OBJECTIVE:
Present the following entries again, word for word and in full.

Rows of spatial question data:
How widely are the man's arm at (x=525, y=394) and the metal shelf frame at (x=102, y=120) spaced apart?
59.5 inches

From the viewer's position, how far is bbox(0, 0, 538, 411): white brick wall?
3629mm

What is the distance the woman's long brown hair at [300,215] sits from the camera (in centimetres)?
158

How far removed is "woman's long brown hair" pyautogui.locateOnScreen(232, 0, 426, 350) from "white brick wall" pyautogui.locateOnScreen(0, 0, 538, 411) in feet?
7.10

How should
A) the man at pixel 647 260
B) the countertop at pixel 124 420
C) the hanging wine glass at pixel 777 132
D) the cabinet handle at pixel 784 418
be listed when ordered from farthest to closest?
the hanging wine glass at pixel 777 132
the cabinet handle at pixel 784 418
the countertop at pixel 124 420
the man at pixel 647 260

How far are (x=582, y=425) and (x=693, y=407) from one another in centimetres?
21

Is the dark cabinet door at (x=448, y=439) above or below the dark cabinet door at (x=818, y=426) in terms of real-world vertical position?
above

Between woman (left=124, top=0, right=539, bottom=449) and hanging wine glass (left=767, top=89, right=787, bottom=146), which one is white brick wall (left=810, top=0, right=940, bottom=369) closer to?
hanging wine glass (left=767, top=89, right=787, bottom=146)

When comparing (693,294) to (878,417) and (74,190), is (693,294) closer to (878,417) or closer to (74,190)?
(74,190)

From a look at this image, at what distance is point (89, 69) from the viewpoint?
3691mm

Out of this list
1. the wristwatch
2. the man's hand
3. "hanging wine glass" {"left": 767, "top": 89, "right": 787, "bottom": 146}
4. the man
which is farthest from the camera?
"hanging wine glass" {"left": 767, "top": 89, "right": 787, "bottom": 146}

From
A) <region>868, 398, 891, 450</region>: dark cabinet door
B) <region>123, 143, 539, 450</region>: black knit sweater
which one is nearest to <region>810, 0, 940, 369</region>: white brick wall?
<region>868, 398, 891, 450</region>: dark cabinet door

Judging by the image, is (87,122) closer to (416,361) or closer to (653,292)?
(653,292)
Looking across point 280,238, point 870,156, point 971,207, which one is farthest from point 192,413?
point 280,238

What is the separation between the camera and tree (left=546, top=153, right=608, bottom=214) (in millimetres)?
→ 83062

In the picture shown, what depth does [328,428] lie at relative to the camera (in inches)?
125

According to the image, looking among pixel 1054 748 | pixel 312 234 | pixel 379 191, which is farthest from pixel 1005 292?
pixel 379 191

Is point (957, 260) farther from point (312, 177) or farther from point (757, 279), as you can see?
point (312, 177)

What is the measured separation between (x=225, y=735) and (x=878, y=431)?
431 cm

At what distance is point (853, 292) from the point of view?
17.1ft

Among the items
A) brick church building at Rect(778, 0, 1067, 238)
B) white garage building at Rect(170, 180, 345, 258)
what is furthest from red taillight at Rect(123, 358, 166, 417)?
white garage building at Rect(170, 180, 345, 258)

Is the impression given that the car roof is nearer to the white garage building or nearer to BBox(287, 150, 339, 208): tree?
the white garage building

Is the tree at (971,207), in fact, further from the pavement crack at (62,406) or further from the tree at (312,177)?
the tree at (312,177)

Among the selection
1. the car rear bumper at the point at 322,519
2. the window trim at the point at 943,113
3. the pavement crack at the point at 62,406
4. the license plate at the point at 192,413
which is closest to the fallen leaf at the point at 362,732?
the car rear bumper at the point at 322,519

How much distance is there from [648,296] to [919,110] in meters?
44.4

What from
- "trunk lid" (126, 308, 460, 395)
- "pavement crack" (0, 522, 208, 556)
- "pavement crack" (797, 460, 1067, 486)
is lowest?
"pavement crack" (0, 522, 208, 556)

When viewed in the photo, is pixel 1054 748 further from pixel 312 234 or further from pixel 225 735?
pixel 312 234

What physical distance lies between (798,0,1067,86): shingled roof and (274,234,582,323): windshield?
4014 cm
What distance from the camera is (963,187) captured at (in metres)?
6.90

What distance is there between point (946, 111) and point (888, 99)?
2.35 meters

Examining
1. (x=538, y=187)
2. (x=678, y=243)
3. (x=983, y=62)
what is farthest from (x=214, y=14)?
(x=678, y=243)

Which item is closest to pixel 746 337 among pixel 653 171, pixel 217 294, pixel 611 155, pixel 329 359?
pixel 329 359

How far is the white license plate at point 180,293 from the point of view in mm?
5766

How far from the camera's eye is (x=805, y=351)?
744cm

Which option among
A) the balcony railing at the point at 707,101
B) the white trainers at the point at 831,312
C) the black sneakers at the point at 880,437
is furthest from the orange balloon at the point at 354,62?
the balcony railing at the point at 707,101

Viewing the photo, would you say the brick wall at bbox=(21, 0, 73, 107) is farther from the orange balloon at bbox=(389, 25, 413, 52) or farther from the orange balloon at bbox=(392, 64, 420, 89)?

EXPECTED ANSWER:
How widely are the man's arm at (x=525, y=394) and the metal shelf frame at (x=102, y=120) spaced apart?
59.5 inches

From the viewer's position, how far is bbox(0, 0, 538, 411): white brick wall?
3629mm

What is the distance the woman's long brown hair at [300,215] sits from the camera (in centimetres)?
158

How far removed is "woman's long brown hair" pyautogui.locateOnScreen(232, 0, 426, 350) from "white brick wall" pyautogui.locateOnScreen(0, 0, 538, 411) in feet?
7.10

How should
A) the man at pixel 647 260
B) the countertop at pixel 124 420
C) the hanging wine glass at pixel 777 132
D) the cabinet handle at pixel 784 418
be listed when ordered from farthest to closest?
the hanging wine glass at pixel 777 132
the cabinet handle at pixel 784 418
the countertop at pixel 124 420
the man at pixel 647 260

How far are (x=582, y=425) and (x=693, y=407) from one another in centimetres?
21

Is the dark cabinet door at (x=448, y=439) above or below the dark cabinet door at (x=818, y=426) in terms of real-world vertical position?
above

Between woman (left=124, top=0, right=539, bottom=449) and hanging wine glass (left=767, top=89, right=787, bottom=146), which one is white brick wall (left=810, top=0, right=940, bottom=369) closer to?
hanging wine glass (left=767, top=89, right=787, bottom=146)

When comparing (693,294) to (878,417) and (74,190), is (693,294) closer to (878,417) or closer to (74,190)?
(74,190)

From a look at this image, at what distance is point (89, 69) from the viewpoint?
3691mm

Out of this list
1. the wristwatch
2. the man's hand
3. "hanging wine glass" {"left": 767, "top": 89, "right": 787, "bottom": 146}
4. the man
which is farthest from the camera?
"hanging wine glass" {"left": 767, "top": 89, "right": 787, "bottom": 146}

From
A) <region>868, 398, 891, 450</region>: dark cabinet door
B) <region>123, 143, 539, 450</region>: black knit sweater
which one is nearest to <region>810, 0, 940, 369</region>: white brick wall?
<region>868, 398, 891, 450</region>: dark cabinet door

Judging by the image, is (87,122) closer to (416,361) or closer to (653,292)?
(653,292)
Looking across point 280,238, point 870,156, point 971,207, which one is farthest from point 192,413?
point 280,238

What is the separation between the camera and tree (left=546, top=153, right=608, bottom=214) (in millimetres)?
→ 83062

In the picture shown, what depth does [328,428] lie at relative to the camera (in inches)?
125

According to the image, looking among pixel 1054 748 | pixel 312 234 | pixel 379 191, which is farthest from pixel 1005 292?
pixel 379 191

Is point (957, 260) farther from point (312, 177) or farther from point (757, 279), as you can see?
point (312, 177)

What is the measured separation between (x=225, y=735) and (x=878, y=431)?
431 cm

At what distance is point (853, 292) from the point of view?
17.1ft

Among the items
A) brick church building at Rect(778, 0, 1067, 238)
B) white garage building at Rect(170, 180, 345, 258)
what is furthest from red taillight at Rect(123, 358, 166, 417)?
white garage building at Rect(170, 180, 345, 258)

Is the impression given that the car roof is nearer to the white garage building or nearer to BBox(287, 150, 339, 208): tree?
the white garage building

Is the tree at (971,207), in fact, further from the pavement crack at (62,406) or further from the tree at (312,177)?
the tree at (312,177)

Among the selection
1. the car rear bumper at the point at 322,519
2. the window trim at the point at 943,113
3. the pavement crack at the point at 62,406
4. the license plate at the point at 192,413
which is closest to the fallen leaf at the point at 362,732?
the car rear bumper at the point at 322,519

How much distance is there from [648,296] to [919,110] in meters?
44.4

What from
- "trunk lid" (126, 308, 460, 395)
- "pavement crack" (0, 522, 208, 556)
- "pavement crack" (797, 460, 1067, 486)
is lowest?
"pavement crack" (0, 522, 208, 556)

When viewed in the photo, is pixel 1054 748 further from pixel 312 234 or further from pixel 225 735?
pixel 312 234

What physical distance lies between (798,0,1067,86): shingled roof and (274,234,582,323): windshield?
4014 cm
What distance from the camera is (963,187) captured at (in metres)?
6.90

What distance is there between point (946, 111) and point (888, 99)?
2.35 meters

Examining
1. (x=538, y=187)
2. (x=678, y=243)
3. (x=983, y=62)
what is farthest from (x=214, y=14)?
(x=678, y=243)

Which item is closest to pixel 746 337 among pixel 653 171, pixel 217 294, pixel 611 155, pixel 329 359?
pixel 329 359

How far is the white license plate at point 180,293 from the point of view in mm?
5766

How far from the camera's eye is (x=805, y=351)?
744cm

Which option among
A) the balcony railing at the point at 707,101
B) the white trainers at the point at 831,312
C) the black sneakers at the point at 880,437
is furthest from the orange balloon at the point at 354,62?
the balcony railing at the point at 707,101

Viewing the photo, would you say the brick wall at bbox=(21, 0, 73, 107) is farther from the orange balloon at bbox=(389, 25, 413, 52) or farther from the orange balloon at bbox=(392, 64, 420, 89)?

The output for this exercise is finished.